NaN means "no idea what we've got here". When you get to say that phrase, would you expect it to be used for exactly one thing and one thing only? To me "I have no idea" means the possibilities are endless (infinite). We can only compare for equality when we know what we are looking at, otherwise it's just "status unknown". Yes, it might be equality - the chances are infinitely small though.

If you take the argument a step further and say "but I got the two NaNs that I compare doing the exact same operation, so even if I don't know what I've got from a mathematical point of view whatever it is it should be equal". In that case you are not actually comparing the NaNs but the path(s) that got you there.

I must say I find the whole NaN, null, 0 vs. undefined interesting on so many levels. There is a world of a difference between knowing you've got nothing (null or 0) and not knowing what've you've got at all.

"null": I have no bank account. "0": my balance is 0. "undefined" or "NaN": I lost my memory after yesterdays binge drinking and don't know who I am and if I got a bank account or not. Knowledge vs. no knowledge.

1 comments

Again, I am aware of what the behavior is, although this was a nice refresher and I appreciate it ;)

The joke was, of course, surrounding the Mozilla incedent where Brendan Eich stepped down from his position as CEO apparently because of a perception that he was promoting inequality. This characterization was due to his support of prop 8 (a bill about marriage equality, or lake there of).

To completely ruin the joke's punchline[1], was that the "problems he had with equality" were actually his understanding of types and language development and are evident in javascript.

Of course that is untrue, was a joke, and Brendan Eich is a legendary programmer whose contributions I am grateful for.

[1] Joke's punchline could be ruined by it being both a bad joke needing an explanation, being in poor taste, and generally just not being a funny joke.

> and generally just not being a funny joke.

I thought it was damn funny. There was definitely an unintended outburst at my desk.

But then...... I also thought it was spectacularly hypocritical of Mozilla to fire him for having what amounted to... ideals.
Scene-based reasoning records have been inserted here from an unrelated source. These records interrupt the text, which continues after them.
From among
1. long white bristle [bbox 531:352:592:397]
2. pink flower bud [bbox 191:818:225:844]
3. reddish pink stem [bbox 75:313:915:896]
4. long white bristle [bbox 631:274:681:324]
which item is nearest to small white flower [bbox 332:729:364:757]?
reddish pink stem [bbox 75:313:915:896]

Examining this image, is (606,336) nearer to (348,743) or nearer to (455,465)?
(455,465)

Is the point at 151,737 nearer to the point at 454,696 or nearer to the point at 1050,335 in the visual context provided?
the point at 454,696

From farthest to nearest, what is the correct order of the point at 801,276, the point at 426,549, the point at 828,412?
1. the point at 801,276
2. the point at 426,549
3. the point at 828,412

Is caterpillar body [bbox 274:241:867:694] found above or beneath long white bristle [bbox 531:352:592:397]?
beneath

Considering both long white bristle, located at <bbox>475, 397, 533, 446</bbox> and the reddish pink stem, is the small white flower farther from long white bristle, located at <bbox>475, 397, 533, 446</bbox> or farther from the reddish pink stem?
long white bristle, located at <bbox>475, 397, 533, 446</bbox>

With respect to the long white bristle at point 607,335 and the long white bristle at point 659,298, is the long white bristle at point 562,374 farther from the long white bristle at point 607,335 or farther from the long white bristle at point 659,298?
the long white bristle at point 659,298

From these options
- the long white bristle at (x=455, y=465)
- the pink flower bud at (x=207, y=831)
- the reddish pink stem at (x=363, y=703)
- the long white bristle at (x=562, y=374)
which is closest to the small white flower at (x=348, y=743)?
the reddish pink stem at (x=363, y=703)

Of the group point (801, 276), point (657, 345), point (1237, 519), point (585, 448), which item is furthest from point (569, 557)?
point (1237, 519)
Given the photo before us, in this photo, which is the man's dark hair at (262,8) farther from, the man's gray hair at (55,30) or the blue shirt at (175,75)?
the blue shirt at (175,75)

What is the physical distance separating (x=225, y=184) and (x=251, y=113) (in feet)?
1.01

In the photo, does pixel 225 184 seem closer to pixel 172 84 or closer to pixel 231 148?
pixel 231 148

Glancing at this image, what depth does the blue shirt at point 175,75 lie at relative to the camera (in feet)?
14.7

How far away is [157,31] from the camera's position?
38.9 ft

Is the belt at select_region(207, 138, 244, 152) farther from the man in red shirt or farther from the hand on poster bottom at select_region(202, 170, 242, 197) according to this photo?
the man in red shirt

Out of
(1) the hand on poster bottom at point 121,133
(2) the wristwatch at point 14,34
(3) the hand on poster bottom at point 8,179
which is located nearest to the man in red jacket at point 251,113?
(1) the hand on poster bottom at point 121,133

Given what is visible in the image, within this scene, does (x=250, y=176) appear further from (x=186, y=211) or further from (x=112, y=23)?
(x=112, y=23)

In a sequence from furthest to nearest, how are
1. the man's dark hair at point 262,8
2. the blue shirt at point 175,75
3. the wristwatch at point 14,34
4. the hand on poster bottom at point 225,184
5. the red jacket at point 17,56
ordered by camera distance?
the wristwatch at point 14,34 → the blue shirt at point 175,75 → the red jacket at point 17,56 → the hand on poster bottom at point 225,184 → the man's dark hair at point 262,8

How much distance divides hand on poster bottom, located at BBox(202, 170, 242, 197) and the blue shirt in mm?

Which is what Mozilla supposedly works to protect.

> But then...... I also thought it was spectacularly hypocritical of Mozilla to fire him for having what amounted to... ideals.

They didn't fire him for having ideals. One, because they didn't fire him, and, more significantly, because the problem was not him having ideal, but him being unable to determine or unwilling to take the steps necessary to effectively manage a major PR incident affecting Mozilla's relationship with users, employees, and other important stakeholders. (Or, given that he actually resigned, maybe he was quite able to determine and willing to take the necessary steps, but those steps were inconsistent with him remaining as CEO.)